For what it's worth, I'm not sure specificity/sensitivity is the limiting factor here (for doing broad population surveys with this test); it's the low base rate of Alzheimers relative to the specificity. At 90% true positive and 10% base rate, I think? (I suck at math) a positive test has like a coin flip chance of being right?
We're in the realm of probability, which is mysterious sometimes even to people who have a math background. I didn't fully grok it until I studied intensely for my first actuarial exams. (:
This kind of thing is almost always a weighted coin toss: with sensitivity or specificity alone, you only have two possible outcomes (present/relevant, absent/irrelevant), and the thing that changes is the probability distribution of those outcomes.
Combining the two gets you the full four: present and relevant; present and irrelevant; absent and relevant; and absent and irrelevant. Taking the uniform distribution, they're all 25% likely, but the idea is to find a probability distribution that makes the "present and relevant" and "absent and relevant" outcomes more likely.
Since I myself don't work in a clinical setting, I simply hadn't considered that the clinician would want to exercise discretion in pre-screening for specificity before ordering the test in order to get there. Oops.

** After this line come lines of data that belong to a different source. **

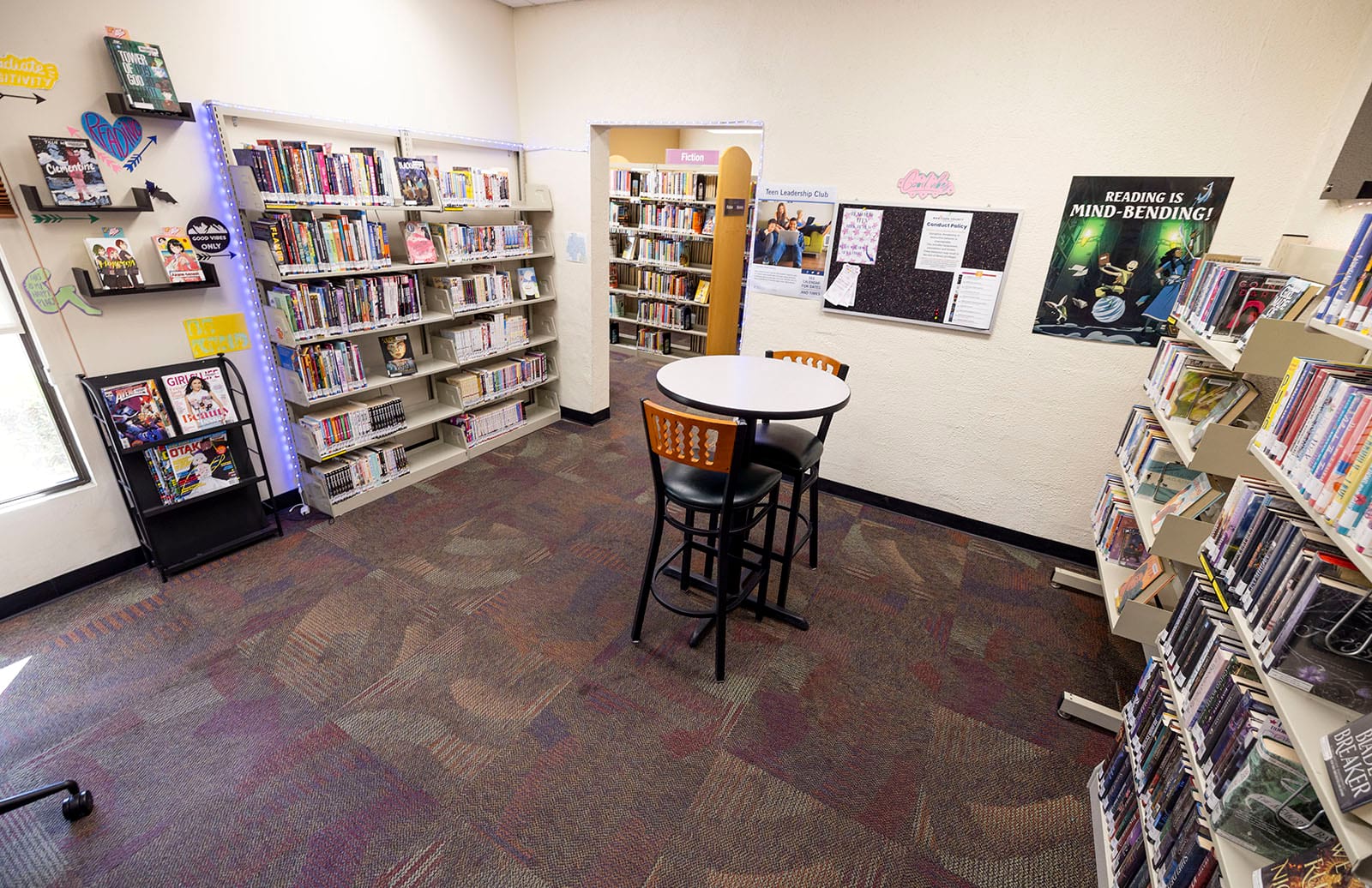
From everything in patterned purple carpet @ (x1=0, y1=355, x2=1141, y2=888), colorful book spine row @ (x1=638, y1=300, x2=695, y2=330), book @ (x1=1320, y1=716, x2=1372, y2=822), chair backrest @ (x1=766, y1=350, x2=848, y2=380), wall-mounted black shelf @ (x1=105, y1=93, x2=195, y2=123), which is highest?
wall-mounted black shelf @ (x1=105, y1=93, x2=195, y2=123)

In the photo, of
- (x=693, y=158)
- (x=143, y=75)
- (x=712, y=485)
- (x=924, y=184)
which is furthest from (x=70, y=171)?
(x=693, y=158)

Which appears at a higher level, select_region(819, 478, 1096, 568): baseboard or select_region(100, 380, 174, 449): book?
select_region(100, 380, 174, 449): book

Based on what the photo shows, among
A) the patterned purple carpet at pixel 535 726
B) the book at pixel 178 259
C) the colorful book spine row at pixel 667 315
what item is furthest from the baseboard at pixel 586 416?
the book at pixel 178 259

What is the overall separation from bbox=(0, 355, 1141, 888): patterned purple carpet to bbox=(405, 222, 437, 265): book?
1739mm

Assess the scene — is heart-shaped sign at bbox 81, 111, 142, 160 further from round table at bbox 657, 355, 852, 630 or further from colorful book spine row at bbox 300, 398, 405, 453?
round table at bbox 657, 355, 852, 630

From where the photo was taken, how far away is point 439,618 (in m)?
2.66

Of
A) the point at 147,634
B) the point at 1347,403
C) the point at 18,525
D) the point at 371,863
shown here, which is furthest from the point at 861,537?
the point at 18,525

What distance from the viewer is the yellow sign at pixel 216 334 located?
293cm

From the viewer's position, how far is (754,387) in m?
2.36

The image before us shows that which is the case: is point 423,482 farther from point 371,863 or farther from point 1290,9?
point 1290,9

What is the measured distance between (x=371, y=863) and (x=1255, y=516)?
254cm

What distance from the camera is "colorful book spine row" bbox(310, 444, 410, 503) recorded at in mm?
3383

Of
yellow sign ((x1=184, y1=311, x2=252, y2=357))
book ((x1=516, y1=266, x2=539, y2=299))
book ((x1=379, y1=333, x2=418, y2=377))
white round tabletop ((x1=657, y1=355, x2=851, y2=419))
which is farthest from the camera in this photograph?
book ((x1=516, y1=266, x2=539, y2=299))

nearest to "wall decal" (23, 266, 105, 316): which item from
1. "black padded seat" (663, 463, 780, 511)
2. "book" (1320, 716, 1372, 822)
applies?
"black padded seat" (663, 463, 780, 511)
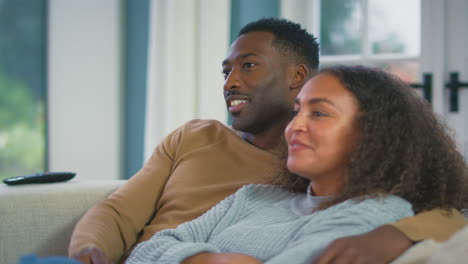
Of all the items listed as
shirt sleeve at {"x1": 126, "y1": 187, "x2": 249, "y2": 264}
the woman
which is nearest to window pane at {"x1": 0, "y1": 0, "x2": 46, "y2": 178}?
shirt sleeve at {"x1": 126, "y1": 187, "x2": 249, "y2": 264}

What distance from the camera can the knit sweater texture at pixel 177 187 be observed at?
138 cm

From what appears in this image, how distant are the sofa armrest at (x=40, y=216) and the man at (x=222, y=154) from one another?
0.44 ft

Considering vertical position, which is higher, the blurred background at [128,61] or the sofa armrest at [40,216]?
the blurred background at [128,61]

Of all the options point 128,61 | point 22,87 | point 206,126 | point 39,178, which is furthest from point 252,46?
point 22,87

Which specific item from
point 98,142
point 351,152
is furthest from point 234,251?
point 98,142

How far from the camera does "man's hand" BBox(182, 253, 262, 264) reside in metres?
0.97

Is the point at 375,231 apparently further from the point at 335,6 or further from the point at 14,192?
the point at 335,6

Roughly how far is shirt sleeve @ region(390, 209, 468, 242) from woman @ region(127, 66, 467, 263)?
3cm

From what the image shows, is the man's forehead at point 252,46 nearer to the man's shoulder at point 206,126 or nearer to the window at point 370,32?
the man's shoulder at point 206,126

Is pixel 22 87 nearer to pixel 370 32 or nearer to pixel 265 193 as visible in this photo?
pixel 370 32

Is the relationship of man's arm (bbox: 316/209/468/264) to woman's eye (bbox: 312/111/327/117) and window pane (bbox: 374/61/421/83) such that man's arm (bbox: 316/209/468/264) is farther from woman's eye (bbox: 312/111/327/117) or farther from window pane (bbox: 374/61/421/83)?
window pane (bbox: 374/61/421/83)

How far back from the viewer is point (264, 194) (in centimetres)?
119

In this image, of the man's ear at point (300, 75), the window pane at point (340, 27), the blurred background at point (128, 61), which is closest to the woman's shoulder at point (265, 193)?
the man's ear at point (300, 75)

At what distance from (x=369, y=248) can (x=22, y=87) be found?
7.52 feet
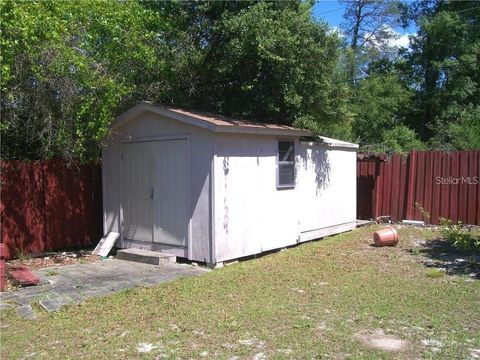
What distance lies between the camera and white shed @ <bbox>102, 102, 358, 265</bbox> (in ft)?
29.0

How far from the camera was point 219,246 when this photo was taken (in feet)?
28.9

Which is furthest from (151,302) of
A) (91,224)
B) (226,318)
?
(91,224)

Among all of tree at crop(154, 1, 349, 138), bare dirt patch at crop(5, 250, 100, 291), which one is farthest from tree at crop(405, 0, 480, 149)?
bare dirt patch at crop(5, 250, 100, 291)

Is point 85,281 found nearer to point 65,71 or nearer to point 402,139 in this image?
point 65,71

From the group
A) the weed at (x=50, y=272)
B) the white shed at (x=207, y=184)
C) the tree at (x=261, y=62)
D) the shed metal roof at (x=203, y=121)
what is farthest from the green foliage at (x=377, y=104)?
the weed at (x=50, y=272)

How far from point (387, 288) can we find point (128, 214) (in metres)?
5.50

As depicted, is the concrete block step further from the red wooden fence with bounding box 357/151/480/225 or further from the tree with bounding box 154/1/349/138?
the red wooden fence with bounding box 357/151/480/225

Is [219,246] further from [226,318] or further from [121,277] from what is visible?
[226,318]

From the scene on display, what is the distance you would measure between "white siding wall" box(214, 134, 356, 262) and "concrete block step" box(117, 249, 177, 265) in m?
1.07

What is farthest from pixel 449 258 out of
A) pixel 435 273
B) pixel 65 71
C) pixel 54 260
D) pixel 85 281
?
pixel 65 71

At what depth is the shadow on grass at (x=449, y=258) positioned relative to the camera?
8344mm

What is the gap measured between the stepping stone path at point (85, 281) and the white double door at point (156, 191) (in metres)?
0.73

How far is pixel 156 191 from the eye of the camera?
970 cm

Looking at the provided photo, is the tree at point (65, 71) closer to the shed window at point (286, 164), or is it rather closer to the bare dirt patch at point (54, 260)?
the bare dirt patch at point (54, 260)
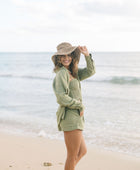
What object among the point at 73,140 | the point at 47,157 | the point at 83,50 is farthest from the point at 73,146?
the point at 47,157

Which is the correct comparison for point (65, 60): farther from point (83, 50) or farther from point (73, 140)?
point (73, 140)

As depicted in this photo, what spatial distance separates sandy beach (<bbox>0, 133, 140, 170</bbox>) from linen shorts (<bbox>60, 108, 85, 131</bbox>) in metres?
1.42

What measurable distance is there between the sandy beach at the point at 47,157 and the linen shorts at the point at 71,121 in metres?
1.42

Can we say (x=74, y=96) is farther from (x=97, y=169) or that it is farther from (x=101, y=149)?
(x=101, y=149)

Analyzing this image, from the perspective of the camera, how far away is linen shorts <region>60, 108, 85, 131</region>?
2649 mm

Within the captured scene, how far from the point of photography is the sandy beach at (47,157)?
12.8 ft

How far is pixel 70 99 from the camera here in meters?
2.59

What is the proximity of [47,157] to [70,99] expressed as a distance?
2036mm

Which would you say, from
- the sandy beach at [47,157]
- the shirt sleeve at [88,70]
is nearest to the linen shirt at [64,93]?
the shirt sleeve at [88,70]

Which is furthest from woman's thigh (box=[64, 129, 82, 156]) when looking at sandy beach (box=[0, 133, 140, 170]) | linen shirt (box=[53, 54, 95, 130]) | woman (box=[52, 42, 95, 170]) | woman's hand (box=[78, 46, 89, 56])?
sandy beach (box=[0, 133, 140, 170])

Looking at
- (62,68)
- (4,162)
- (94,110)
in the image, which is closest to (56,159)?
(4,162)

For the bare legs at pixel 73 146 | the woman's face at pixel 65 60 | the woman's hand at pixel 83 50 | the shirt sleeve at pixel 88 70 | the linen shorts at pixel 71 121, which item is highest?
the woman's hand at pixel 83 50

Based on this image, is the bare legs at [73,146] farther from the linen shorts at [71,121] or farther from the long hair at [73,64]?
the long hair at [73,64]

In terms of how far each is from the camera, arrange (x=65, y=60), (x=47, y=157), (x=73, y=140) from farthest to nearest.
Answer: (x=47, y=157)
(x=65, y=60)
(x=73, y=140)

I think you may be close but likely for the wrong reasons. I had to sit down with this for a moment to feel comfortable with it.
If we take your 10% base rate to be disease prevalence, that gives us 100 sick and 900 well.
Of the 100 sick, something with 90% sensitivity should get me 90 true positive tests and 10 false negative tests.
Of the 900 well, I should expect to see for a test with 90% specificity, what, 80 false positives and 810 true negatives? if I did my arithmetic right?